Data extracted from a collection
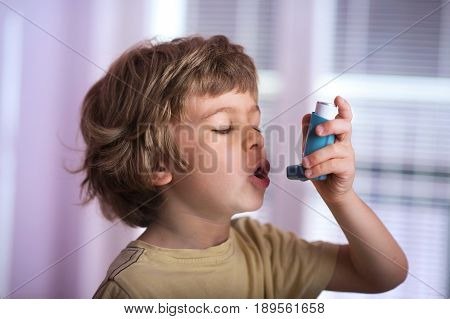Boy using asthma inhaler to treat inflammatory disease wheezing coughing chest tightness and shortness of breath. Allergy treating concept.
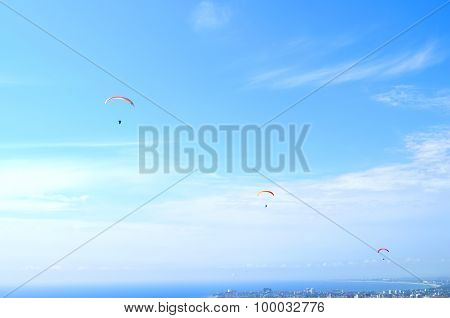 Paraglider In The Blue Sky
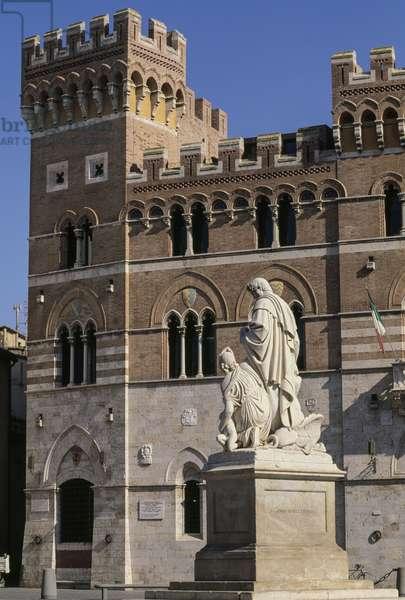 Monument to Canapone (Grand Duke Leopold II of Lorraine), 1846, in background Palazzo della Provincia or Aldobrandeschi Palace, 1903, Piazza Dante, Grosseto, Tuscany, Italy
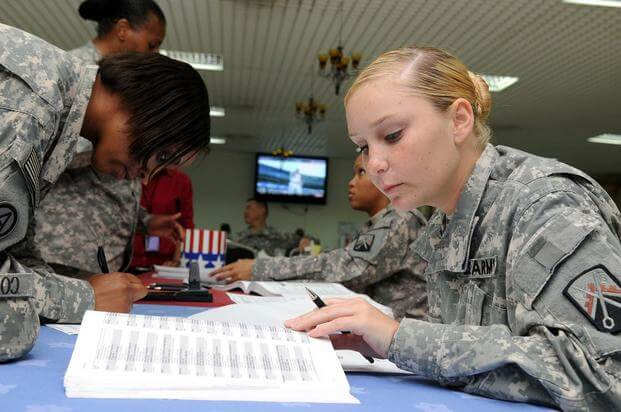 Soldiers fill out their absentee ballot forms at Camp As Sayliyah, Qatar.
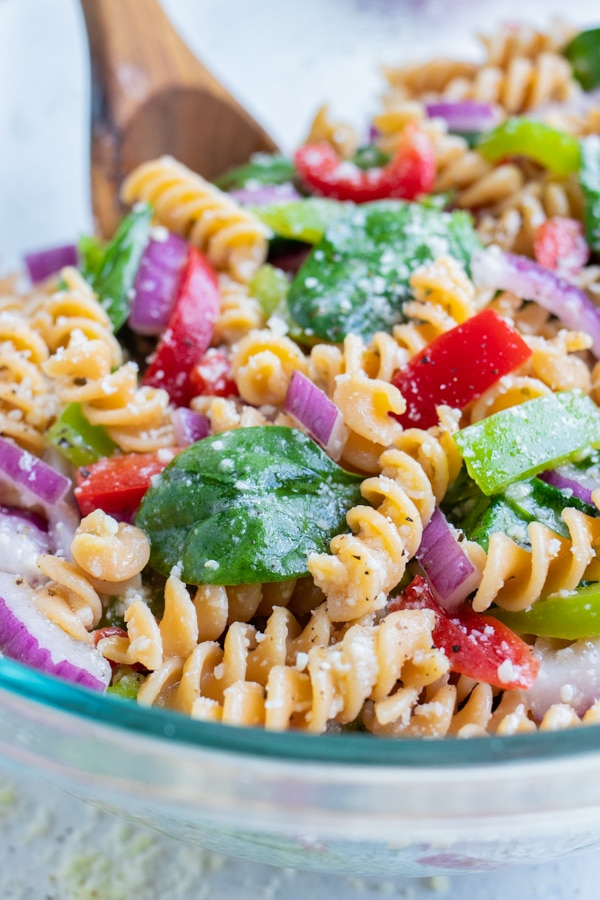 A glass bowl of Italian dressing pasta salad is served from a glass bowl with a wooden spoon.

AIM OF THE TASK - Images stay out, but the rest of the records must be retyped exactly.

ANSWER BOX -
Boy using asthma inhaler to treat inflammatory disease wheezing coughing chest tightness and shortness of breath. Allergy treating concept.
 Paraglider In The Blue Sky
 Monument to Canapone (Grand Duke Leopold II of Lorraine), 1846, in background Palazzo della Provincia or Aldobrandeschi Palace, 1903, Piazza Dante, Grosseto, Tuscany, Italy
 Soldiers fill out their absentee ballot forms at Camp As Sayliyah, Qatar.
 A glass bowl of Italian dressing pasta salad is served from a glass bowl with a wooden spoon.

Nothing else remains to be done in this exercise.